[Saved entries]
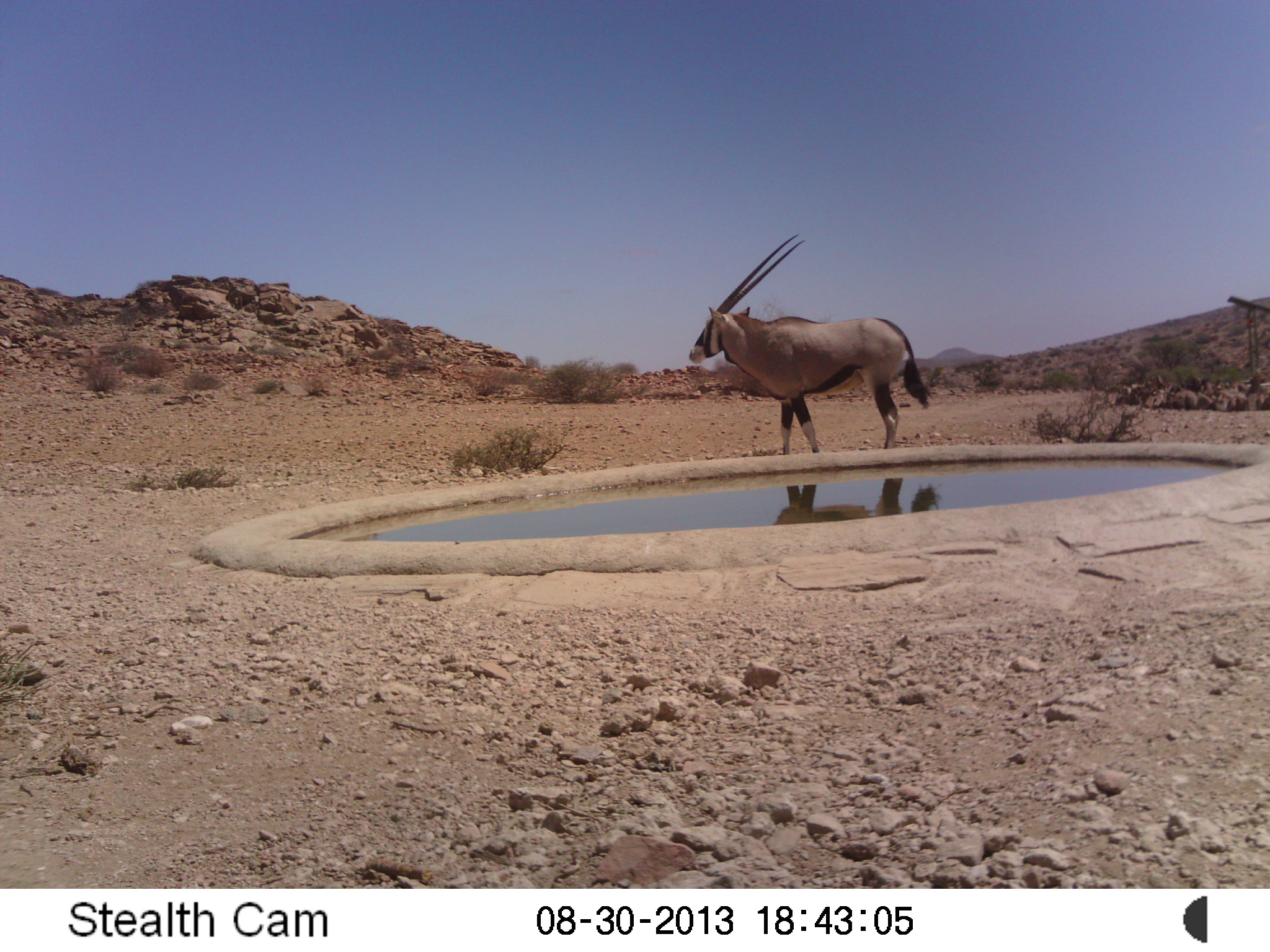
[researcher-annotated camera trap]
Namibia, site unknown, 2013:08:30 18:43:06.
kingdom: Animalia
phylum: Chordata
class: Mammalia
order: Artiodactyla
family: Bovidae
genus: Oryx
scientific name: Oryx gazella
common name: gemsbok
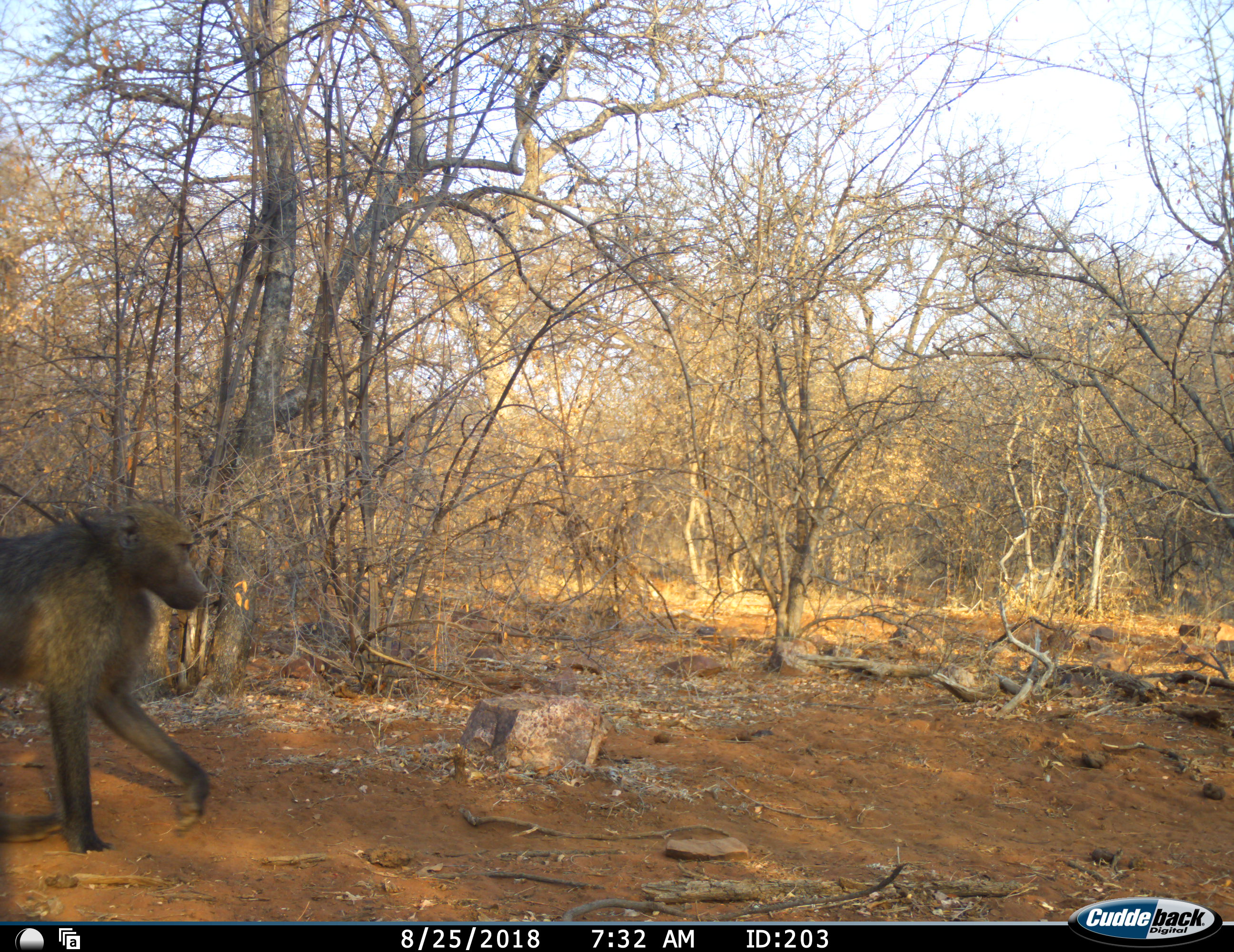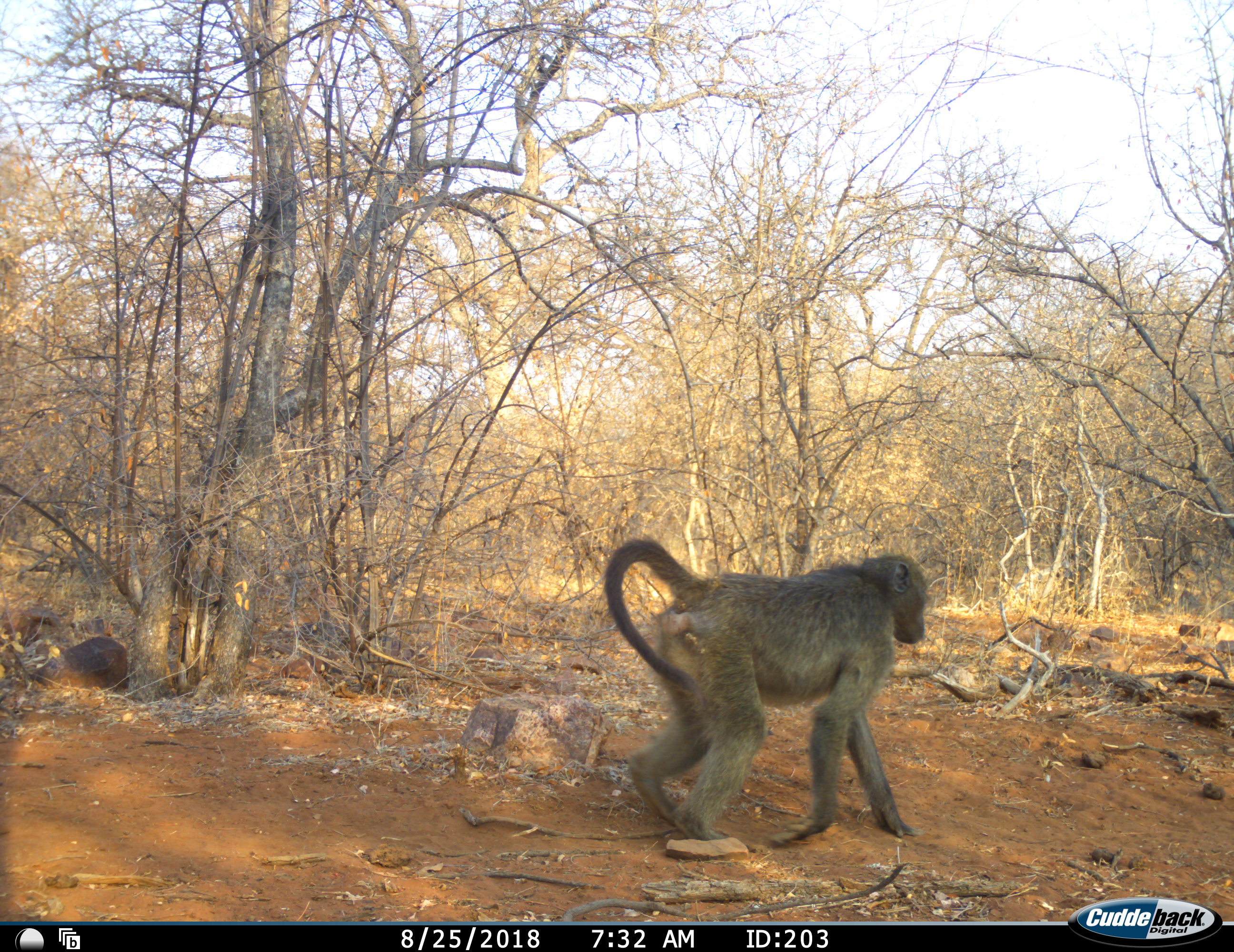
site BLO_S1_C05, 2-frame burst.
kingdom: Animalia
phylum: Chordata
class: Mammalia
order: Primates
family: Cercopithecidae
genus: Papio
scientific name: Papio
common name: baboon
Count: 2.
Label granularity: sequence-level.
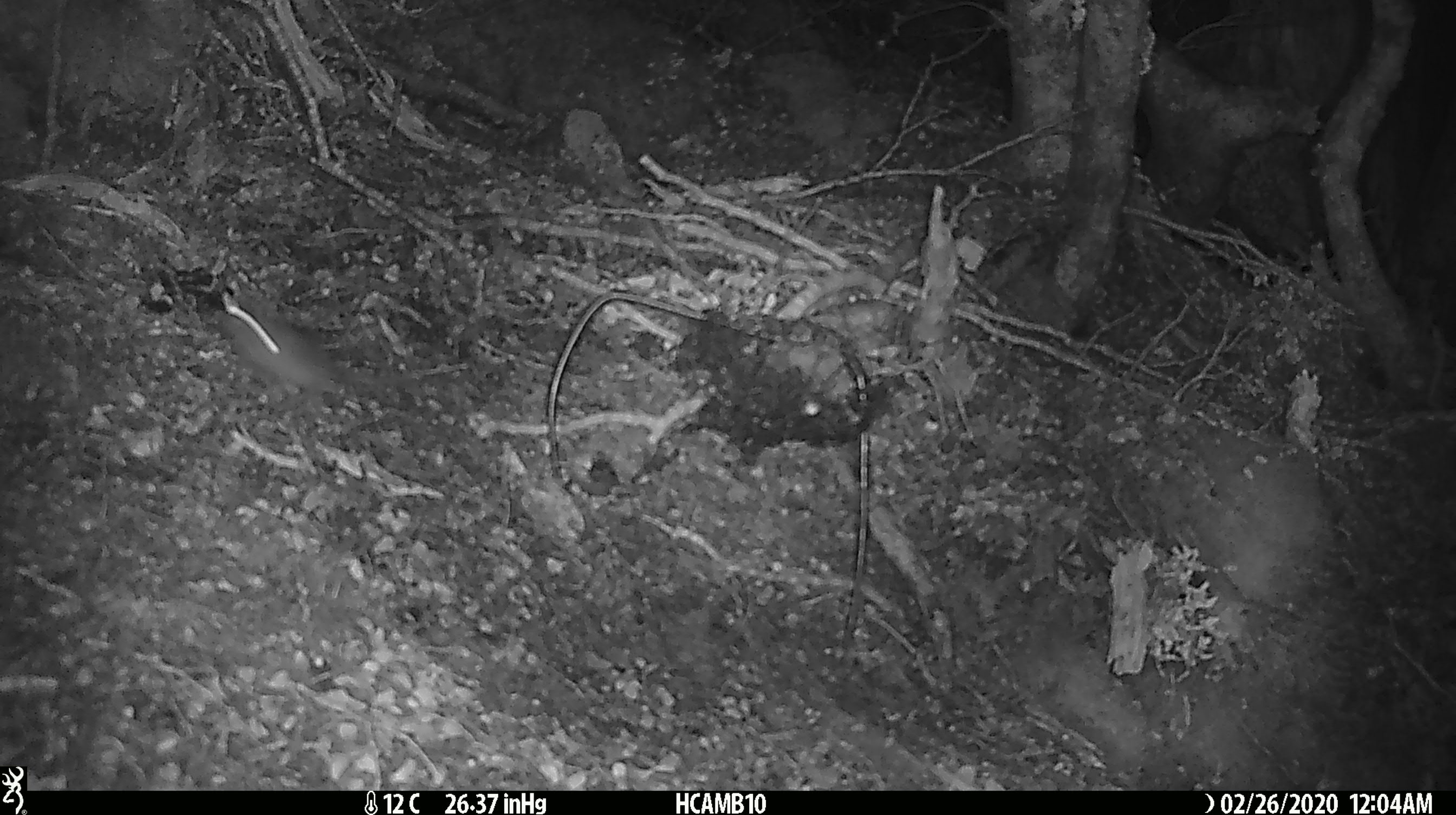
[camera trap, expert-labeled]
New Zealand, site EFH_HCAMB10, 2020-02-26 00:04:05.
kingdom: Animalia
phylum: Chordata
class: Mammalia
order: Rodentia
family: Muridae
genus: Mus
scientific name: Mus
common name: mouse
Mouse (Mus).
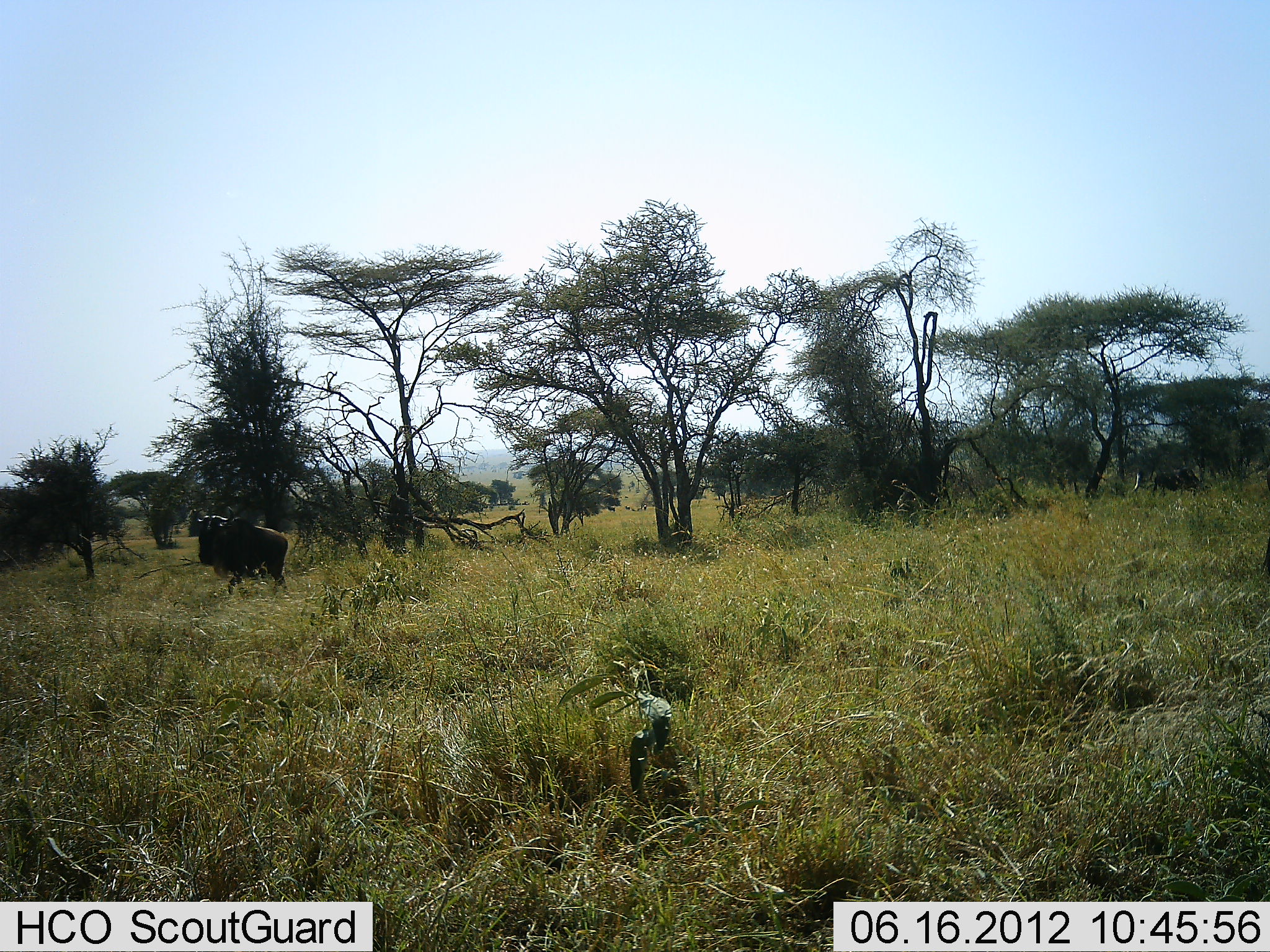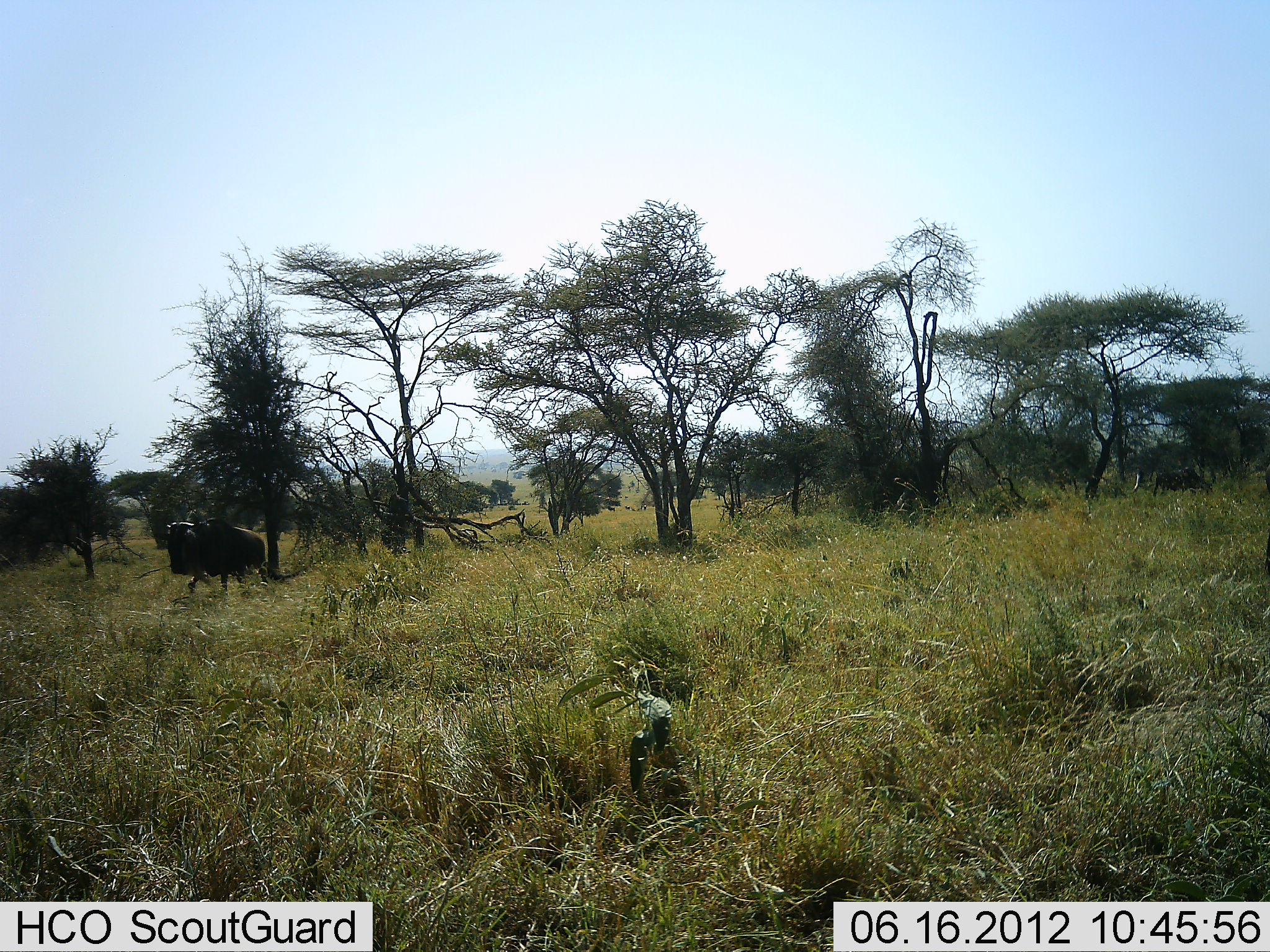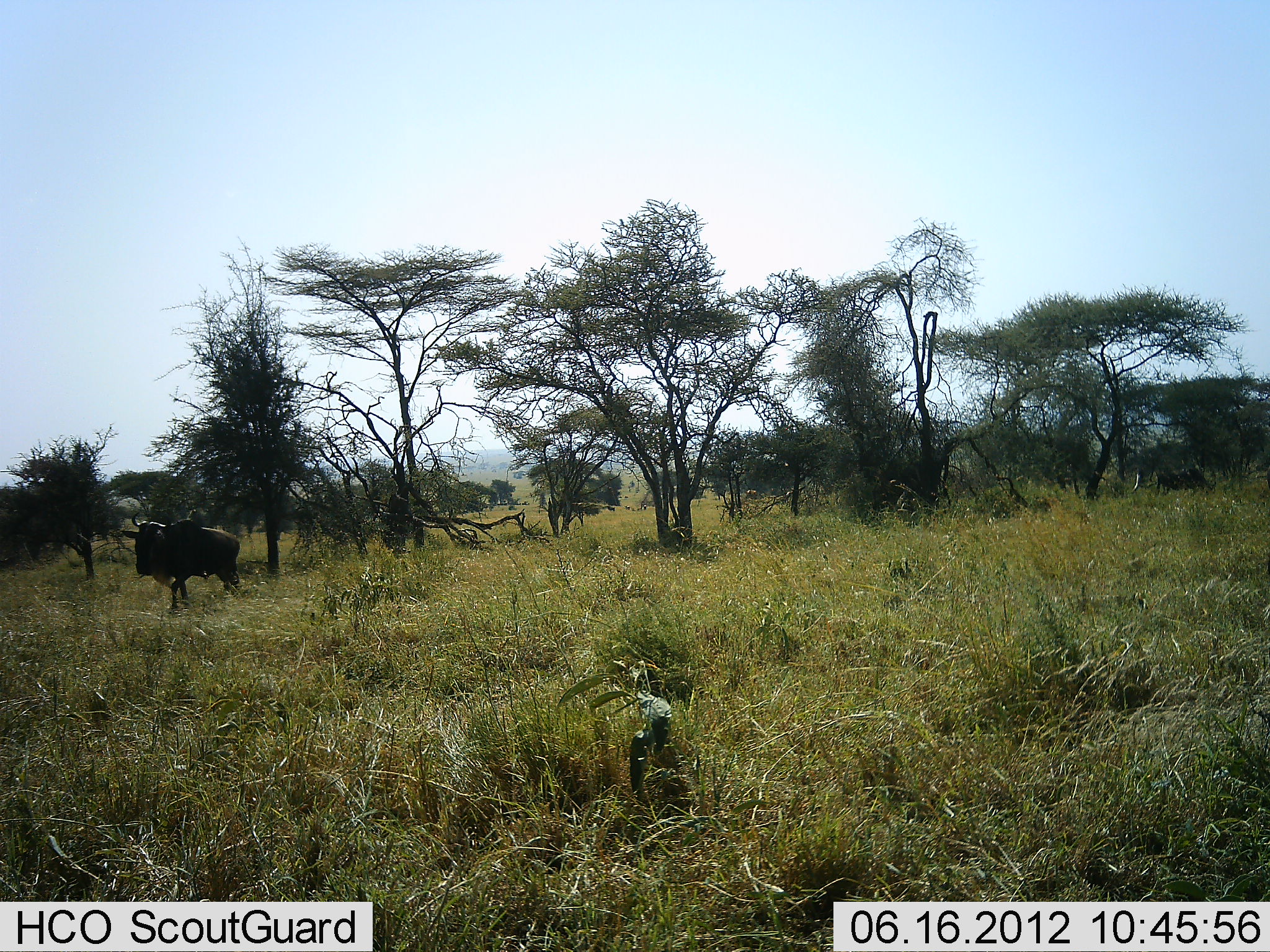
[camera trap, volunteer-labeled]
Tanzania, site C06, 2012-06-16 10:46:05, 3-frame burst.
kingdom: Animalia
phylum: Chordata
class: Mammalia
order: Artiodactyla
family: Bovidae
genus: Connochaetes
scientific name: Connochaetes taurinus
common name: blue wildebeest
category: wildebeest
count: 2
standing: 0%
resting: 0%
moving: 100%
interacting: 0%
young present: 0%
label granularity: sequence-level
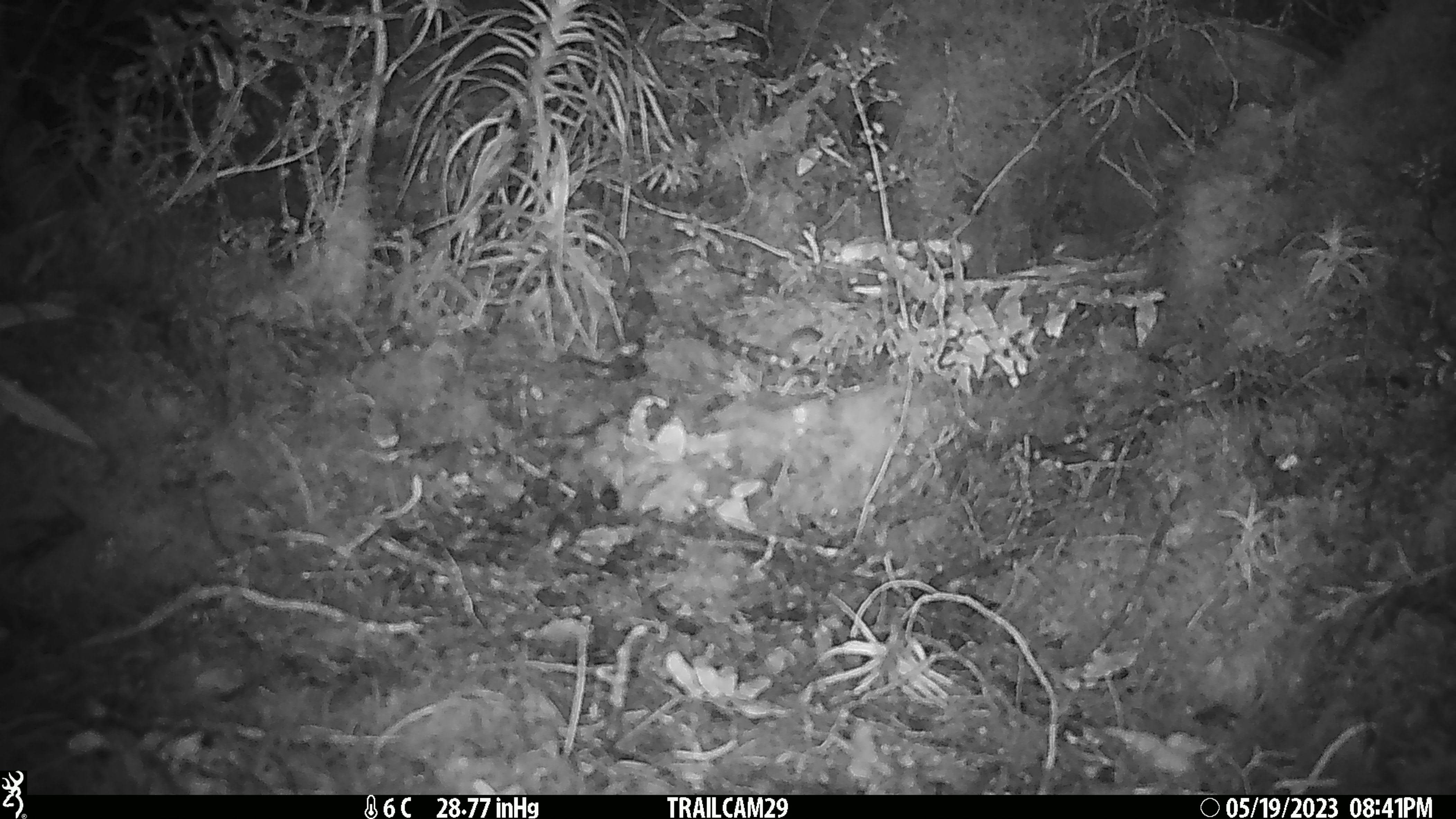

__Problem requirements__. None of the pictures should appear; the rest of the entries must be reproduced exactly.

__Completed exercise__.
[researcher-annotated camera trap]
Namibia, site unknown, 2013:08:30 18:43:06.
kingdom: Animalia
phylum: Chordata
class: Mammalia
order: Artiodactyla
family: Bovidae
genus: Oryx
scientific name: Oryx gazella
common name: gemsbok
site BLO_S1_C05, 2-frame burst.
kingdom: Animalia
phylum: Chordata
class: Mammalia
order: Primates
family: Cercopithecidae
genus: Papio
scientific name: Papio
common name: baboon
Count: 2.
Label granularity: sequence-level.
[camera trap, expert-labeled]
New Zealand, site EFH_HCAMB10, 2020-02-26 00:04:05.
kingdom: Animalia
phylum: Chordata
class: Mammalia
order: Rodentia
family: Muridae
genus: Mus
scientific name: Mus
common name: mouse
Mouse (Mus).
[camera trap, volunteer-labeled]
Tanzania, site C06, 2012-06-16 10:46:05, 3-frame burst.
kingdom: Animalia
phylum: Chordata
class: Mammalia
order: Artiodactyla
family: Bovidae
genus: Connochaetes
scientific name: Connochaetes taurinus
common name: blue wildebeest
category: wildebeest
count: 2
standing: 0%
resting: 0%
moving: 100%
interacting: 0%
young present: 0%
label granularity: sequence-level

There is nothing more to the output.